## Extracted material

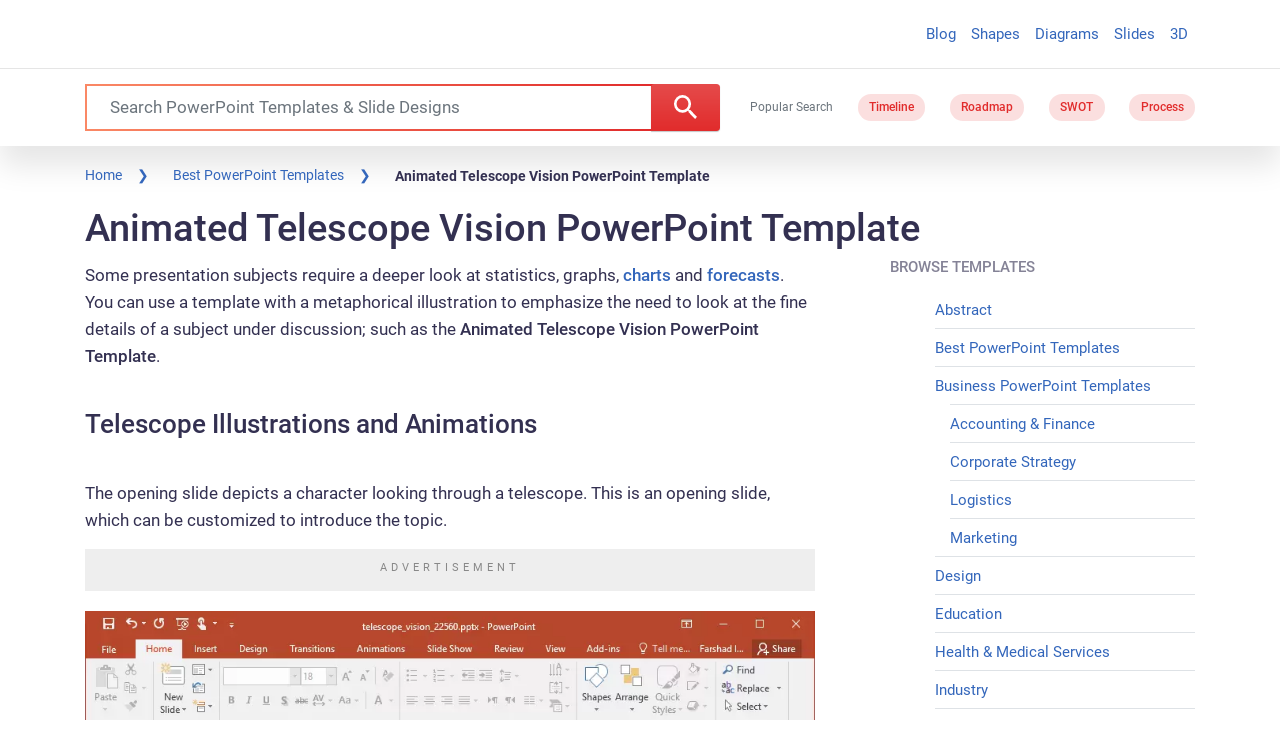

--- FILE ---
content_type: application/javascript; charset=utf-8
request_url: https://fundingchoicesmessages.google.com/f/AGSKWxXGoAGUD6i3bEngC7axG4ZN0Cj3xO8c8v8ghMC3TRuDbmOFuVLrNy6IX4egZS8qyoEOXVl82DZMCTtddb6cDr-YGhyC1nuHcHFNcqlCbfepUm0zwtKCmZVZWyvKEAHDVYdBOMe9uM8xi_oWkNhi-zYr6PJ_1Zu9nbHWMeYLVfNewV_fFDJx03u5IaqP/_/mpu-dm.htm/advertisement160./video-ad-overlay.-adman//interstitial_ad.
body_size: -1291
content:
window['c44a4e65-6963-4a63-a0f4-2bc787fa25fb'] = true;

## Your assignment
What is needed is every record above, restated word for word, with the pictures left out.

## Answer for this exercise
--- FILE ---
content_type: application/javascript; charset=utf-8
request_url: https://fundingchoicesmessages.google.com/f/AGSKWxXGoAGUD6i3bEngC7axG4ZN0Cj3xO8c8v8ghMC3TRuDbmOFuVLrNy6IX4egZS8qyoEOXVl82DZMCTtddb6cDr-YGhyC1nuHcHFNcqlCbfepUm0zwtKCmZVZWyvKEAHDVYdBOMe9uM8xi_oWkNhi-zYr6PJ_1Zu9nbHWMeYLVfNewV_fFDJx03u5IaqP/_/mpu-dm.htm/advertisement160./video-ad-overlay.-adman//interstitial_ad.
body_size: -1291
content:
window['c44a4e65-6963-4a63-a0f4-2bc787fa25fb'] = true;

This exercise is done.